Noe zdobył międzynarodowy rozgłos w 2002 roku thrillerem "Nieodwracalne" z Monicą Bellucci i Vincentem Casselem. Przez niektórych określany jest mianem "mistrza sztuki skandalu", gdyż wywołuje skrajne reakcje krytyków i publiczności. Jego trzy filmy walczyły o Złotą Palmę ("Nieodwracalne" 2002 r., "Wkraczając w pustkę" 2009 r. i "Love" 2015 r.).
"Vortex" zapowiadany jest jako pseudodokument o ostatnich latach kochającej się pary, która zmaga się ze starością.

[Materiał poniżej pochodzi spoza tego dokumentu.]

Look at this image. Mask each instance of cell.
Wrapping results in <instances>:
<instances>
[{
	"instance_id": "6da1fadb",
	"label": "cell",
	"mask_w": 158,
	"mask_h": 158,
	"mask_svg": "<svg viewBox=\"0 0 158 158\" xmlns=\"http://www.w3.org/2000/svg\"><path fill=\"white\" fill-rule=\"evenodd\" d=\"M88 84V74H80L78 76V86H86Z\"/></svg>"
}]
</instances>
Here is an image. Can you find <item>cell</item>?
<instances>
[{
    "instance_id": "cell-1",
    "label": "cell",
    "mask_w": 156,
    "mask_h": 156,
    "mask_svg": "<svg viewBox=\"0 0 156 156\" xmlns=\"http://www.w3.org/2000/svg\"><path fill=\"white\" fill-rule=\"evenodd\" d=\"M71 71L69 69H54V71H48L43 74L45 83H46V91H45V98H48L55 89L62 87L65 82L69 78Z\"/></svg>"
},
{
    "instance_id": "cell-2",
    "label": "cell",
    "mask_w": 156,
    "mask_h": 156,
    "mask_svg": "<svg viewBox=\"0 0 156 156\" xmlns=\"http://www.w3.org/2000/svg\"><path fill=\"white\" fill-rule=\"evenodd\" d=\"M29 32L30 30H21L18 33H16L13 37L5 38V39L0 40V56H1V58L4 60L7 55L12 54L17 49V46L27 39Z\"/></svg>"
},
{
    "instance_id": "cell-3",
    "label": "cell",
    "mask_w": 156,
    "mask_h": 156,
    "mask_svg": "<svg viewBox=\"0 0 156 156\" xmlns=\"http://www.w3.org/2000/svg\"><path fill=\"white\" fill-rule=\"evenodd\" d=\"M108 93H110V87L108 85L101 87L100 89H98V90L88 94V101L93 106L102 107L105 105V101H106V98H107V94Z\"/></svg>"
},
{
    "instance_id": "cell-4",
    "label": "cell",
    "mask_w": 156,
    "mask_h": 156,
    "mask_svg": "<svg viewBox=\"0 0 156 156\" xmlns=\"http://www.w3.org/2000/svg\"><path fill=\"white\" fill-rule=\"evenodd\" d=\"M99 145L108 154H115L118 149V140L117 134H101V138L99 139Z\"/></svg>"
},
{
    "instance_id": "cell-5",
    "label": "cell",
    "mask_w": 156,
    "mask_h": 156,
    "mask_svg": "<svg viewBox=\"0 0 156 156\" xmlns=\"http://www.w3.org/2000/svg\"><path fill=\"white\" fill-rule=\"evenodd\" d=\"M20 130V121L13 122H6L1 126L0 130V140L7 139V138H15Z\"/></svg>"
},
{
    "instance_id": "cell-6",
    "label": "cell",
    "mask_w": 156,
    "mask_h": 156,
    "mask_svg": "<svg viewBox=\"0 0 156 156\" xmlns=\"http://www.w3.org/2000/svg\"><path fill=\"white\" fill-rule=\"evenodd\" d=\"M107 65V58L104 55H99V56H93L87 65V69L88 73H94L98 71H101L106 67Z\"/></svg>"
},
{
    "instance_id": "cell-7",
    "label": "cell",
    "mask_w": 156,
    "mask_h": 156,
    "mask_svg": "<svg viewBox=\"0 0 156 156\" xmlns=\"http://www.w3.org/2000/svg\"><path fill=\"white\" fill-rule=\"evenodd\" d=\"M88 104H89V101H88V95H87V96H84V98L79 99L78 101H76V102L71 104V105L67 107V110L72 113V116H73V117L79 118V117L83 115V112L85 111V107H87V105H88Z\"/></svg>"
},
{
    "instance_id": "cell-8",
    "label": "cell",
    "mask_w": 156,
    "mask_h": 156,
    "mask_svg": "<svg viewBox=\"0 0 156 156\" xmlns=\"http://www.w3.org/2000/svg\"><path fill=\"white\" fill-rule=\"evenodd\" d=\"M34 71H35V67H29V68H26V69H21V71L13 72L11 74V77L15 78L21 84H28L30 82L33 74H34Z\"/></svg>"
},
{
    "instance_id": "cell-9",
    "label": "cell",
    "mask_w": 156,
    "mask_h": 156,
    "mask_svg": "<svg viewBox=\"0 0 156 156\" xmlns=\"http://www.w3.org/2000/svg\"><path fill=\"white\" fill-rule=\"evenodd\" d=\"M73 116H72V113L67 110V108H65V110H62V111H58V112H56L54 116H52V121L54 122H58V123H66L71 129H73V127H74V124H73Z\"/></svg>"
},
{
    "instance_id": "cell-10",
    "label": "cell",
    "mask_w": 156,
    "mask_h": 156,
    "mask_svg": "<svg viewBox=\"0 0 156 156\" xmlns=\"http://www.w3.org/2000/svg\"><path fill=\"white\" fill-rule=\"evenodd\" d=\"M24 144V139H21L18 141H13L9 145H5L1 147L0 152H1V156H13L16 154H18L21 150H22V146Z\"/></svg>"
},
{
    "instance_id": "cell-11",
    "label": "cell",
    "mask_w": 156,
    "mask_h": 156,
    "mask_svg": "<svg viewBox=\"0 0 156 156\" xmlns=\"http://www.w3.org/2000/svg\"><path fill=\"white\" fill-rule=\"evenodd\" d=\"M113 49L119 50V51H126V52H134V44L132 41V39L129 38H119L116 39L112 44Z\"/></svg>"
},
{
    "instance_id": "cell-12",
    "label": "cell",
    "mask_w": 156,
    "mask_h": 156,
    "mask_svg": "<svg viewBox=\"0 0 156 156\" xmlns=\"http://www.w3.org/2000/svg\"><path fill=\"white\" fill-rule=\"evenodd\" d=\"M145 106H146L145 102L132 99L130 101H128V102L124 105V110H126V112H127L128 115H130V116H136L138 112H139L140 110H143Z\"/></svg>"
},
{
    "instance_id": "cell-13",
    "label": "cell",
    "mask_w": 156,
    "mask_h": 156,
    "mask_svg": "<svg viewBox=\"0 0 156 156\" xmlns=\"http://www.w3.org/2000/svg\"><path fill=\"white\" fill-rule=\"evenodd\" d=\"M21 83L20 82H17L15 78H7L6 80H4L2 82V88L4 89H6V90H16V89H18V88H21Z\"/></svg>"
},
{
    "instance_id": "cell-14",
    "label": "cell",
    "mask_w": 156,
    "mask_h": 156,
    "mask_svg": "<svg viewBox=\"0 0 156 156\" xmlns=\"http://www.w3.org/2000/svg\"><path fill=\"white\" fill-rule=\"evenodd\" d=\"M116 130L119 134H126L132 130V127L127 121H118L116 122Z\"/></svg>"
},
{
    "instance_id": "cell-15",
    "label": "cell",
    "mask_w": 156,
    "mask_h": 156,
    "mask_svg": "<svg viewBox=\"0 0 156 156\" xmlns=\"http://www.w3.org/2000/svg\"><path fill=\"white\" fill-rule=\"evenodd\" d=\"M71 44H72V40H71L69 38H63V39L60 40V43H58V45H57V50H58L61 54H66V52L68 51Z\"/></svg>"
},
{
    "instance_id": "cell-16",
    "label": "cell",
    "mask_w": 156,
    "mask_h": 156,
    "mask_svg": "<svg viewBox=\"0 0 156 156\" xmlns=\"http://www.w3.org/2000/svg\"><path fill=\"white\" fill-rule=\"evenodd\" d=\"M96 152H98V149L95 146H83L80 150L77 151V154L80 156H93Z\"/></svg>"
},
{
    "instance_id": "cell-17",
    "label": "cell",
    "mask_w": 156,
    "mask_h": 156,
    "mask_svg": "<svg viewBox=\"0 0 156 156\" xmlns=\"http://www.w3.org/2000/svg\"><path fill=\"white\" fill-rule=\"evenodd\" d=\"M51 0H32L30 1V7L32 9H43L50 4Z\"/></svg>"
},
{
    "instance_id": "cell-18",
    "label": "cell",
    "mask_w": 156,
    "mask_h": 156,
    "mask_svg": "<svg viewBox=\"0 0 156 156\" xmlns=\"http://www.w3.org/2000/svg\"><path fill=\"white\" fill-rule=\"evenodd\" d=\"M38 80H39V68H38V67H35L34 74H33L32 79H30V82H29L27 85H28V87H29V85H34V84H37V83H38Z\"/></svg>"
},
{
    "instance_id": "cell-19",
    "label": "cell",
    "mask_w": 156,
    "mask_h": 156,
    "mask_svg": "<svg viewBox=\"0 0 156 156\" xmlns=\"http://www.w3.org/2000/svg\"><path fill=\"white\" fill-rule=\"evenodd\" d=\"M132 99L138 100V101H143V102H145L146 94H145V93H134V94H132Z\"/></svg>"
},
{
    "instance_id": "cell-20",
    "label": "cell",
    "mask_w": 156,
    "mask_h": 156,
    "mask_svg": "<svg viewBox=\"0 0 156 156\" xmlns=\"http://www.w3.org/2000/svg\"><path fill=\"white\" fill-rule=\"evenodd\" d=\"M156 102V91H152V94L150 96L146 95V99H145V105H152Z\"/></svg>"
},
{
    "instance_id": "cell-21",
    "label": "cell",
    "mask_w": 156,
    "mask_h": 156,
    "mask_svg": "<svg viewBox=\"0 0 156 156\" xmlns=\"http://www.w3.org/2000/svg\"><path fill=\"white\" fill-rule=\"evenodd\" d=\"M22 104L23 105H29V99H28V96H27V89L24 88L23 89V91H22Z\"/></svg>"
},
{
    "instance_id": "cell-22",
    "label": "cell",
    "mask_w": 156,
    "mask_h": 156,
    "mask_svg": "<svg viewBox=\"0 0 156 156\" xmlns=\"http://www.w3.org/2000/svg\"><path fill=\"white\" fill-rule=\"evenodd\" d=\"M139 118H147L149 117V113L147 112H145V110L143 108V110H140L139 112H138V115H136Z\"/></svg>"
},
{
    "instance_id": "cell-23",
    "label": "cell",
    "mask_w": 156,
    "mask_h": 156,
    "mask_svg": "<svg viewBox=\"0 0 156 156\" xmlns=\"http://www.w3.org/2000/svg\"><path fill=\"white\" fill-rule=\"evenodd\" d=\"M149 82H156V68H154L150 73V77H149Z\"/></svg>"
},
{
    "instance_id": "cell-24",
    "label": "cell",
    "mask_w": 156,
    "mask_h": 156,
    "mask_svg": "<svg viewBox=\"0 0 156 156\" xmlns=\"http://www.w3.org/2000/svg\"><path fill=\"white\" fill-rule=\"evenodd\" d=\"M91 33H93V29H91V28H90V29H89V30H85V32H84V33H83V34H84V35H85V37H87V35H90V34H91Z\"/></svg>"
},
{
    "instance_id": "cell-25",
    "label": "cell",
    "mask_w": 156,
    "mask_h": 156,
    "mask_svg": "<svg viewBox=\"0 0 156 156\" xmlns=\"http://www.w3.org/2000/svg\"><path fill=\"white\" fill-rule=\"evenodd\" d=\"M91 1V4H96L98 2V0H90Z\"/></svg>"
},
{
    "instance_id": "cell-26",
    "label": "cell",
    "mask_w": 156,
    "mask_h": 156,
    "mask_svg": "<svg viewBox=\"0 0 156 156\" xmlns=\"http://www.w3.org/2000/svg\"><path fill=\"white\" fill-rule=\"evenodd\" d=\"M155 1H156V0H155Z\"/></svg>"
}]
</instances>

Cannes 2021. Debiut reżyserski Charlotte Gainsbourg
Ogromne zainteresowanie wzbudza debiut reżyserski Charlotte Gainsbourg. Jedna z ulubienic aktorskich Larsa von Triera przygotowała dokument "Jane par Charlotte". Jak tytuł sugeruje, w centralnym punkcie postawiona została matka artystki Jane Birkin, najprawdopodobniej najsłynniejsza Brytyjka, która skradła serca paryżan.
Gainsbourg opowiada nie tylko o miłości rodziców, ale również o miłości Birkin do swoich córek: zmarłej Katy Barry, Lou Doillon i samej Gainsbourg. W dokumencie "Jane par Charlotte" przedstawione zostało fascynujące życie Birkin. Debiutująca reżyserka odsłania kulisy relacji, jaka je łączy. Gainsbourg - jak czytamy w zapowiedziach filmu - sięga po znane stare historie rodzinne, w które wplata elementy zwykłej rzeczywistości z życia niezwykłej rodziny.